Fluidic channels were filled with the respiration buffer without mitochondria first, and the buffer containing mitochondria was flown into the channels later.
Mitochondria Isolation and Sample Preparation
Mitochondria were isolated from the human cervical cancer cell line HeLa (ATCC, CCL-2). The adherent cells were cultured and maintained in log growth phase in media consisting of EMEM (ATCC, 30-2003) supplemented with 10% FBS (Invitrogen, 10438-018) and 1% penicillin-streptomycin (ATCC, 30-2300). All other chemicals were obtained from Sigma Aldrich, unless otherwise noted. The mitochondrial isolation protocol was adapted from ref 6. Details of the isolation protocol are discussed in the Supporting Information, p 14.
Imaging
Mitochondria were imaged with Olympus IX71 inverted fluorescence microscope, equipped with a 12 bit monochromatic CCD camera (QIClick-F-M-12), a 60×, 0.7 NA objective, 120 W mercury vapor excitation light source and standard FITC (490 nm-525 nm) and TRITC (557 nm-576 nm) filters. Image analysis was done with ImageJ software. A 3 × 3 median filter was used to remove noise. Images in this paper are false-colored red or green, depending on the filter set used, for clarity. For fluorescence intensity measurements we manually selected the area with the highest intensity at the center of each mitochondrion image and averaged the fluorescence intensity over the selected area. Background fluorescence was removed by choosing 3 neighbor regions with the same area selected for the mitochondria. The fluorescence intensity was averaged over the three regions and subtracted from the mitochondrial intensity. The standard deviation in the background fluorescent intensity causes some small error (less than 10% in most cases) in calculating the fluorescence intensity. This error has been taken into account for the ratio calculations. The resolution of the imaging system and the apparent versus real size of the mitochondria is discussed in the Supporting Information, p 11.
Fluorescence Dyes
Mito Tracker green (MTG), obtained from life technologies, is a mitochondrial selective fluorescent probe that binds to mitochondria proteins regardless of the membrane potential of the mitochondria9 and emits a bright green fluorescence at 519 nm when excited at 490 nm. Mitotracker Green forms a dye-protein complex with free thiol groups inside the mitochondria, yielding significantly higher fluorescence than free dye in aqueous solution. It is reported that this increase could be as much as 40-fold.10 We used MTG to visualize the mitochondria in the channels. To stain the mitochondria, we diluted the dye in dimethyl sulfoxide (DMSO) to a concentration of 100 μM and then diluted it 1000-fold in the respiration buffer to a concentration of 100 nM.

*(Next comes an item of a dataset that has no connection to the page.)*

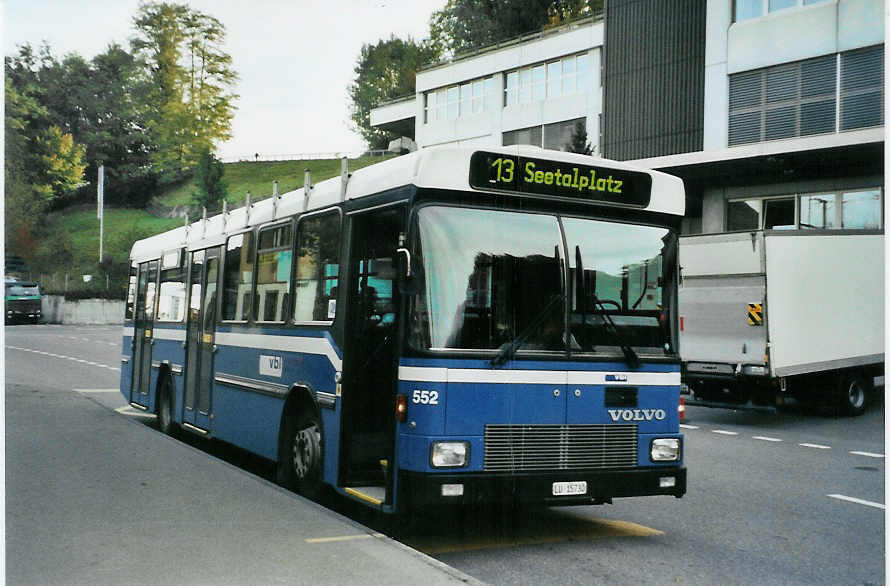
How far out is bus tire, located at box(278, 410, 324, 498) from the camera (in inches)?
324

To monitor the membrane potential of the trapped mitochondria, we used 5,5′,6,6′-tetrachloro-1,1′,3,3′-tetraethylbenzimidazolyl-carbocyanine iodide (JC-1) obtained from Sigma Aldrich. In energized mitochondria the membrane potential promotes an uptake of JC-1 into the mitochondrial matrix according to the Nernst equation. The high concentration of JC-1 forms aggregates inside the mitochondria. When JC-1 is excited at 488 nm, it emits with peaks at 530 nm (green) and 590 nm (red). The intensity of the red emission strongly depends on the concentration of J-aggregates and therefore on the membrane potential of the mitochondria. Energized mitochondria emit a bright red fluorescence at 590 nm. In mitochondria with low membrane potential the dye does not form aggregates inside the mitochondria and the red fluorescence decreases. It has been shown that there is a significant correlation between the ratio of red to green fluorescence of this dye and the membrane potential of mitochondria.11,12
We also used tetramethylrhodamine methyl ester (TMRM) purchased from Life Technologies in some experiments. TMRM is a lipophilic cationic dye with red-orange fluorescence that is accumulated by mitochondria according to the Nernst equation. The fluorescence intensity of the stained mitochondria can be used to estimate the mitochondrial membrane potential. By monitoring the time-dependence of the fluorescence of the inner mitochondrial membrane, one can obtain qualitative information about the dynamics of the membrane potential. It was observed that TMRM sticks to the PDMS channel and produces a high background fluorescence which makes it difficult to distinguish the mitochondria from background (Figure S-4, Supporting Information).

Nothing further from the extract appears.